That said, Johnson applauds Morgan Stanley's increased emphasis on base pay as opposed to year-end bonus in compensating executives, not least because he believes it saves companies money.

"We tell our clients often that if your base salary is a dollar below the market, you probably have to make it up with two dollars of uncertain bonus," says Johnson, who did not advise Morgan on the move.

Richard Bove, an analyst at Rochdale Securities, believes Morgan Stanley and other banks are increasing base pay to get around new government restrictions on bonuses.

A source with direct knowledge of Morgan Stanley's compensation structure says this change is a relative drop in the bucket, as banks in which the government has a preferred equity stake are still severely limited in how much they can pay top executives.

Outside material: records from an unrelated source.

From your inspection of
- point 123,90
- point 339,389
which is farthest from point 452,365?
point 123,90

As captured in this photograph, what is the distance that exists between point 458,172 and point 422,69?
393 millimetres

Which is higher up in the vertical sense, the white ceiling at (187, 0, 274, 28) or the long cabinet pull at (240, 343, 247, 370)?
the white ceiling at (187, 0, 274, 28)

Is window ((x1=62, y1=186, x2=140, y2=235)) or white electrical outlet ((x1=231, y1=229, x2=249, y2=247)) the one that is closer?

For example, Morgan Stanley's managing directors, which number in the hundreds, now typically have a base salary of no more than $400,000. Their bonus, paid in stock, cannot be worth more than a third of this total, under an amendment to the $789 billion stimulus package passed by Congress in February.

One factor in Morgan Stanley's decision to increase base pay was to make it competitive with Goldman Sachs, which pays a base salary of about $600,000 to its senior managing directors -- a title roughly equivalent to managing director at Morgan Stanley, according to the person familiar with Morgan Stanley's compensation structure.

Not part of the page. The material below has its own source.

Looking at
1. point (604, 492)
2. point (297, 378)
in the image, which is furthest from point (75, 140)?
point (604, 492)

Spokesmen for Morgan Stanley and Goldman declined to comment.

Even if it is difficult to prove that bank compensation practices played an important role in bringing about the current crisis, the tinkering by banks and lawmakers is likely to continue.

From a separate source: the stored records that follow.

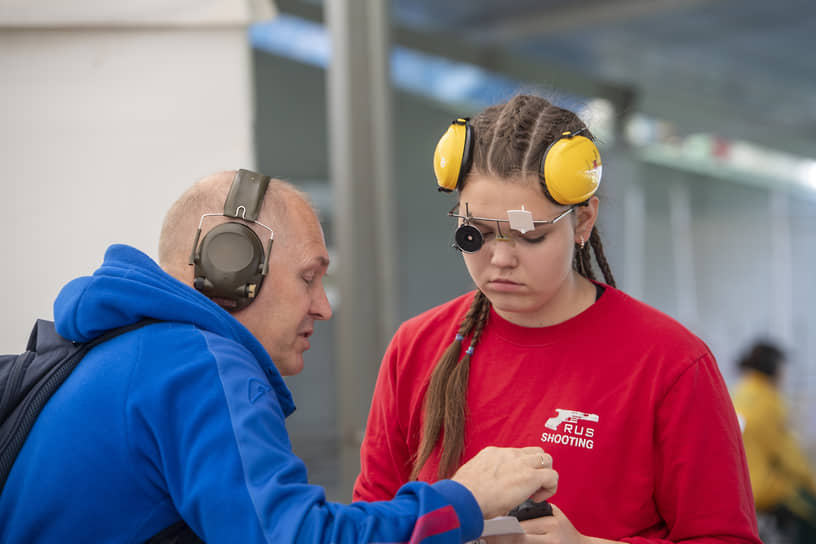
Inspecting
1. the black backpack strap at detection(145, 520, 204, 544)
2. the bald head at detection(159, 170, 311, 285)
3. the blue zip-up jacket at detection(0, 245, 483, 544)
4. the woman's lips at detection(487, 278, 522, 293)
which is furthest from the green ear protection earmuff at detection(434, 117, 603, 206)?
the black backpack strap at detection(145, 520, 204, 544)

Wednesday, business professors at Wharton School of the University of Pennsylvania and NYU Stern proposed a new structure, involving the creation of an escrowed "incentive account" in cash and stock which pays out gradually over time and is periodically rebalanced.

Johnson remains skeptical, however, that any compensation plan can fully shield an institution from the risks inherent in the financial system.

"Most of the disasters in financial services of the last 20 or 25 years nobody saw coming," he says. "So it isn't that you knew the ice was thin. No, you thought that the ice was 20 feet thick."